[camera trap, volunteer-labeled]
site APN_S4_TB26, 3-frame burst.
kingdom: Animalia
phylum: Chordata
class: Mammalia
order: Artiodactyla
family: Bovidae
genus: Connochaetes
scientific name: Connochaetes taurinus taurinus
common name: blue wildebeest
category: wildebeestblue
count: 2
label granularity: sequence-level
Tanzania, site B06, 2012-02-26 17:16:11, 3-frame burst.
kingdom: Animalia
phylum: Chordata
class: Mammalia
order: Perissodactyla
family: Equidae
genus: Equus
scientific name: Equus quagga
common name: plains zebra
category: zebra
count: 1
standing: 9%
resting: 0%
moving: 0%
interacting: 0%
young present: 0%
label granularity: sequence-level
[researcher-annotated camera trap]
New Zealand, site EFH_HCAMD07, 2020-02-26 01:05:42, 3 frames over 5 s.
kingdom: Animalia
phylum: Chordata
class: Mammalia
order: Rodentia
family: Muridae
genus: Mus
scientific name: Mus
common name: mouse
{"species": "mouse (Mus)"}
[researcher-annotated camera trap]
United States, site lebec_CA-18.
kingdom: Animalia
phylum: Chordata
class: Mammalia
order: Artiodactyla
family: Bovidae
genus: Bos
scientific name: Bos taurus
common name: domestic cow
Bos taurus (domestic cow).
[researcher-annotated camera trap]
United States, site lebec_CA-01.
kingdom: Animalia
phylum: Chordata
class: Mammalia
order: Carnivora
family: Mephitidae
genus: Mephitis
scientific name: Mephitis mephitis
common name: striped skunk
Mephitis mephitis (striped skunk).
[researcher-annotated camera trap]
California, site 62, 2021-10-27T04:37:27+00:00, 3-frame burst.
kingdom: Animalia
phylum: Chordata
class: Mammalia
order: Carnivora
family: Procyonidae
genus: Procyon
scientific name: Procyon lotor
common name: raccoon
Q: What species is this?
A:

> EXERCISE OBJECTIVE: Your response should hold the lines from the first line of the entries above through the line with "common name: plains zebra", each retyped exactly, and nothing else.

> SOLUTION FOR THIS PROBLEM:
[camera trap, volunteer-labeled]
site APN_S4_TB26, 3-frame burst.
kingdom: Animalia
phylum: Chordata
class: Mammalia
order: Artiodactyla
family: Bovidae
genus: Connochaetes
scientific name: Connochaetes taurinus taurinus
common name: blue wildebeest
category: wildebeestblue
count: 2
label granularity: sequence-level
Tanzania, site B06, 2012-02-26 17:16:11, 3-frame burst.
kingdom: Animalia
phylum: Chordata
class: Mammalia
order: Perissodactyla
family: Equidae
genus: Equus
scientific name: Equus quagga
common name: plains zebra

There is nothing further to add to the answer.